***** Material supplied *****
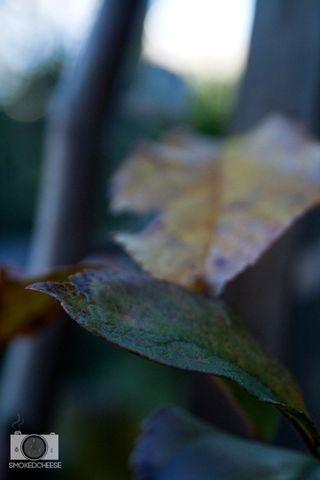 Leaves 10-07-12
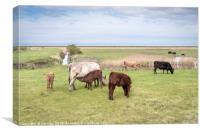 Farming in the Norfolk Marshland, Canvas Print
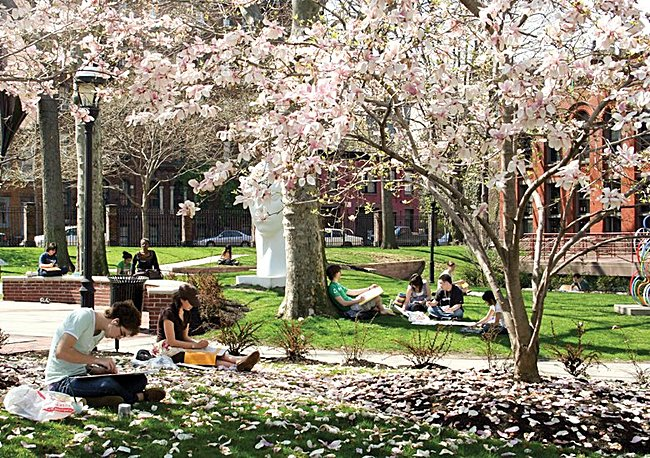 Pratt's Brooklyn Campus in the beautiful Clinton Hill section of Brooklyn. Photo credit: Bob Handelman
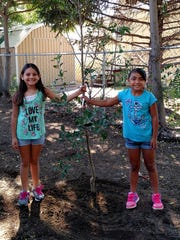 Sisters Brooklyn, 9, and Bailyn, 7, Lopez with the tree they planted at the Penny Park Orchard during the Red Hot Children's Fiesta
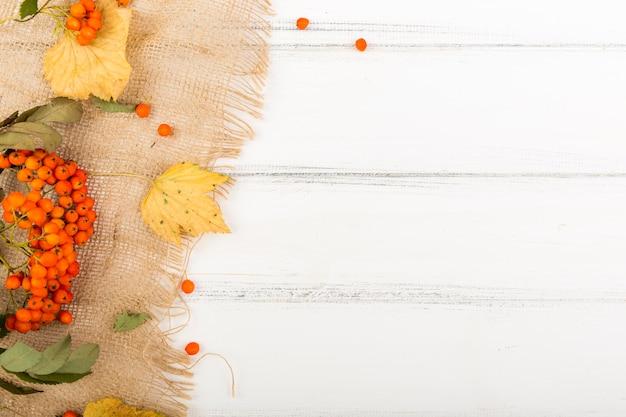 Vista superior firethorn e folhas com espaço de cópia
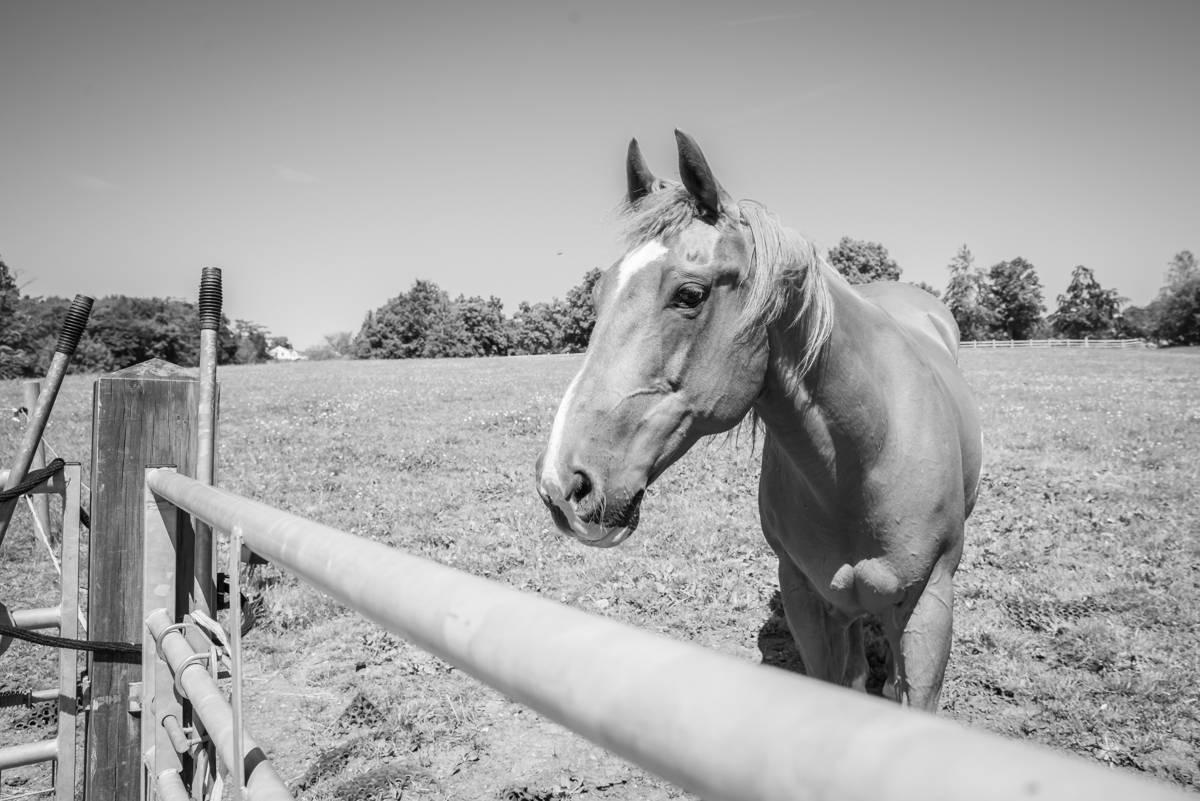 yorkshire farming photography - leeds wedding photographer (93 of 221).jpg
*****
■ **Exercise requirements**: Please retype the records above exactly, but leave out any pictures.

■ **Response box**:
 Leaves 10-07-12
 Farming in the Norfolk Marshland, Canvas Print
 Pratt's Brooklyn Campus in the beautiful Clinton Hill section of Brooklyn. Photo credit: Bob Handelman
 Sisters Brooklyn, 9, and Bailyn, 7, Lopez with the tree they planted at the Penny Park Orchard during the Red Hot Children's Fiesta
 Vista superior firethorn e folhas com espaço de cópia
 yorkshire farming photography - leeds wedding photographer (93 of 221).jpg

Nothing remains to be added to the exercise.